Intervista a Libero

Stefano Pain: "Qui i dj italiani li snobbiamo e loro fuggono. Ecco la mia ricetta"

Leonardo Filomeno


Si respira un'aria molto particolare il martedì notte al The Club Milano. Nel locale di Corso Garibaldi il palcoscenico è tutto dei performer del party Fidelio. Mentre in console chi fa gli onori di casa è il dj resident Stefano Pain, veterano del mixer e produttore instancabile. "E' qui che posso toccare con mano l'affetto del pubblico e testare gli umori della pista da ballo. Sicuramente questo è un buon momento per la future house", assicura. La serata è una delle più amate dai nottambuli di tutto il nord Italia, un termometro perfetto per capire a che punto è la notte. Ed è anche il luogo ideale per una chiacchierata a briglia sciolta.


Stefano, giri l'Italia in console e sei un produttore molto corteggiato. Tra le tante etichette con cui hai collaborato spicca quella di Hardwell, il dj numero 1 al mondo. 

"Quake è finita sulla sua Revealed tramite Dannic, che gliel'aveva fatta sentire tempo prima. Con Marco V e Alex Guesta siamo stati molto fortunati, visto che la traccia è uscita nel 2013, anno in cui Hardwell ha raggiunto il primo posto nella classifica di DJ Mag. Il secondo importante tassello è stato l'inserimento nella colonna sonora del film Dom Hemingway con Jude Law. Pure Ran Tam Tam ha regalato a me e ad Alex soddisfazioni enormi. Sono un fan degli Swedish House Mafia e vedere questa produzione nelle playlist di quasi tutte le date del loro tour, nella raccolta One Last Tour e nel film che racconta la loro storia è stato emozionante".

Anche Robbie Rivera ormai è un amico. 

"Sulla sua etichetta è appena uscito Control, con i Delayers, con i quali sono già a lavoro sul seguito di questo pezzo. Tra un po' arrivano un mio featuring con Rivera e un remix per un suo singolo".  
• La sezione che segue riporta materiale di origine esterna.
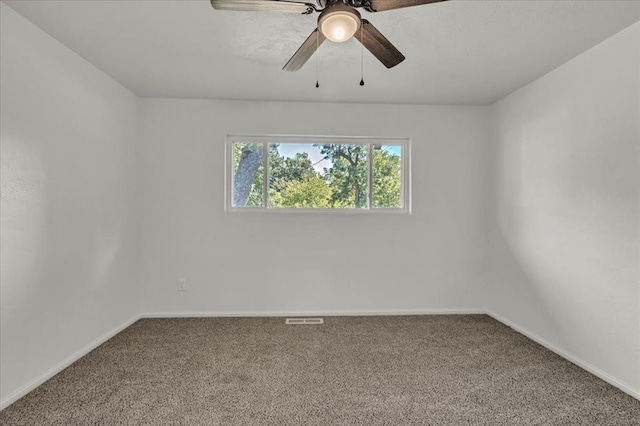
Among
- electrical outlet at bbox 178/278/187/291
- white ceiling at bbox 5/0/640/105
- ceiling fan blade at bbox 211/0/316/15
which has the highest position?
white ceiling at bbox 5/0/640/105

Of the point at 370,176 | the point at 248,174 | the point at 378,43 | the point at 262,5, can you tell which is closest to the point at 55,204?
the point at 248,174

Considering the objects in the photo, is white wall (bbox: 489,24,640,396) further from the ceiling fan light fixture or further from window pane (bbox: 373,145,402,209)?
the ceiling fan light fixture

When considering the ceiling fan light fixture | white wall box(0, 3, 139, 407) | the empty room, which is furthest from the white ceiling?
the ceiling fan light fixture

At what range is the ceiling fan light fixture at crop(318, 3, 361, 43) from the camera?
54.5 inches

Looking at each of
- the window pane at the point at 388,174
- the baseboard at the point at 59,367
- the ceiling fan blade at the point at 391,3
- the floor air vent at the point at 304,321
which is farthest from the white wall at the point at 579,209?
the baseboard at the point at 59,367

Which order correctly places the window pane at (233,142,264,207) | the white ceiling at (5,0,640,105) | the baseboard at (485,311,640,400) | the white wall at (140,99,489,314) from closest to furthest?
the white ceiling at (5,0,640,105)
the baseboard at (485,311,640,400)
the white wall at (140,99,489,314)
the window pane at (233,142,264,207)

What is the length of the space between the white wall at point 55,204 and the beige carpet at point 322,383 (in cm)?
28

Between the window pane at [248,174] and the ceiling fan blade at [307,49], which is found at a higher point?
the ceiling fan blade at [307,49]

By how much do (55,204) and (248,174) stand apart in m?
1.79

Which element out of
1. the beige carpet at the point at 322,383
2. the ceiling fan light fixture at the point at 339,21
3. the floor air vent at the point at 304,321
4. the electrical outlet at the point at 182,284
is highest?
the ceiling fan light fixture at the point at 339,21

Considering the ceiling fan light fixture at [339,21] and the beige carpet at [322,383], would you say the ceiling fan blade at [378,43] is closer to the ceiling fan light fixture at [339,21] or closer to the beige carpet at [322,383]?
the ceiling fan light fixture at [339,21]

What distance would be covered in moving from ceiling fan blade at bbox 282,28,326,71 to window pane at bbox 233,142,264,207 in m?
1.86

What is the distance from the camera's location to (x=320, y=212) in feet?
12.1

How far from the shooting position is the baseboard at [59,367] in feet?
6.59
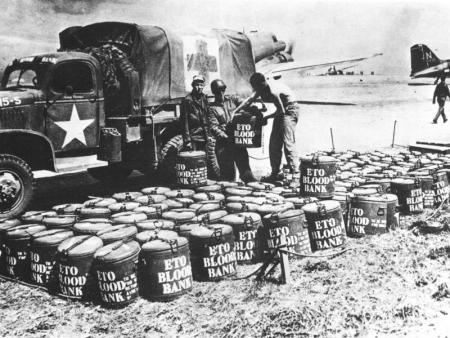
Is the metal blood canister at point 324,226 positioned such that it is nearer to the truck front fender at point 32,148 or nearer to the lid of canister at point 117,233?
the lid of canister at point 117,233

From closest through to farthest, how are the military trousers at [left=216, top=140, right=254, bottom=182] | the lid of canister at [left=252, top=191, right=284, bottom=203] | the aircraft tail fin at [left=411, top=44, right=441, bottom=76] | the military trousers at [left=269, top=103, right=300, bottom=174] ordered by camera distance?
the lid of canister at [left=252, top=191, right=284, bottom=203] → the military trousers at [left=269, top=103, right=300, bottom=174] → the military trousers at [left=216, top=140, right=254, bottom=182] → the aircraft tail fin at [left=411, top=44, right=441, bottom=76]

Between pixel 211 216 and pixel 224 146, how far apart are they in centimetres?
304

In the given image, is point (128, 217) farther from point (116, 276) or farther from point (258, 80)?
point (258, 80)

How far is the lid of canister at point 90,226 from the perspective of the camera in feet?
16.3

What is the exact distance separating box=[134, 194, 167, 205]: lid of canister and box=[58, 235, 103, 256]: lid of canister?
1.40 metres

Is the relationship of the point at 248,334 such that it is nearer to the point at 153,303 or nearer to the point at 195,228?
the point at 153,303

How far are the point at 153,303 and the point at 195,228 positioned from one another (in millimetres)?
908

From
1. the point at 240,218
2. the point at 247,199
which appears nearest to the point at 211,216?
the point at 240,218

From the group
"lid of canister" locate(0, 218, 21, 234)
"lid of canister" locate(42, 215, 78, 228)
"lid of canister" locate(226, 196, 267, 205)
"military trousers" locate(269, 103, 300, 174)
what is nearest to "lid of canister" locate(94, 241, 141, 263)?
"lid of canister" locate(42, 215, 78, 228)

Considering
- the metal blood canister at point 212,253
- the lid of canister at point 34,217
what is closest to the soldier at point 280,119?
the metal blood canister at point 212,253

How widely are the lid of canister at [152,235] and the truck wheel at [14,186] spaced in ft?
6.91

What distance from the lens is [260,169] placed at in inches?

Che differenza c'è tra il loro modo di lavorare e il nostro? 

"Se devi far sentire un disco a Rivera o ad Hardwell, sai qual è il loro genere di riferimento, mentre le nostre case discografiche sono generaliste e puntano quasi solo sulle licenze. Un brano che arriva dall'estero, oggi, ha una risonanza maggiore. E nel mercato discografico mondiale la parte del leone la fanno per lo più le etichette straniere".

Fino a 15 anni fa accadeva l'esatto contrario. 

"Da noi c'era un margine di investimento, che è sparito. Non è tutta colpa delle etichette. Tu investi tempo e denaro su un artista e lo fai crescere, ma se alla prima occasione lui va all'estero, a cosa serve? Il primo passo sarebbe quello di bloccare gli artisti con un contratto e con delle penali. L'Italia non ha una sua identità. In pochi credono in un progetto e lo portano avanti fino in fondo".

Come lo capisci se un artista è davvero forte? 

"Quando piazza una hit dopo l'altra, come hanno fatto Benny Benassi, Bob Sinclar o David Guetta. Oggi, per lanciare un giovanissimo sul palco dell'EDM, basta una traccia discreta nelle mani dell'etichetta giusta. Se poi dietro c'è del marketing ben fatto, ancora meglio. La cosa va a discapito dei big solo fino a un certo punto, perché questi restano al top grazie alla loro storia. I giovanissimi, se non lasciano il segno, rischiano di sparire con la stessa velocità con cui sono emersi. Comunque, tra i dj della nuova generazione, Hardwell e Alesso sono sicuramente dei purosangue. Colleghi come Dannic o Dyro non sono ancora a quel livello, diciamo che devono crescere molto". 

Dalle parti della DJ Mag Top 100, per esempio, il marketing fa tanto. 

"Non mi spiego come mai non ci siano artisti come Nari & Milani, la cui Atom è stata una delle tracce più suonate negli ultimi anni. Idem per Calvin Harris, le cui hit sono conosciute da tutti: come fa ad essere fuori dalla Top 10, mentre Dimitri Vegas & Like Mike sono secondi, senza una sola hit? Il marketing genera confusione. E finisce per spostare degli equilibri fondamentali". 

Eppure questi nuovi nomi fanno gola a chi gestisce i club. 

"Spendere 200 mila euro per Guetta o Avicii ha senso, visto che hai un ritorno. Sganciare tra i 20 e i 50 mila euro per un dj di medio livello, spinto in alto col marketing, è folle, perché spesso non vale quella cifra. E' un trend che ammazza i locali. Ma è solo questione di tempo: questa situazione non potrà andare avanti ancora per molto".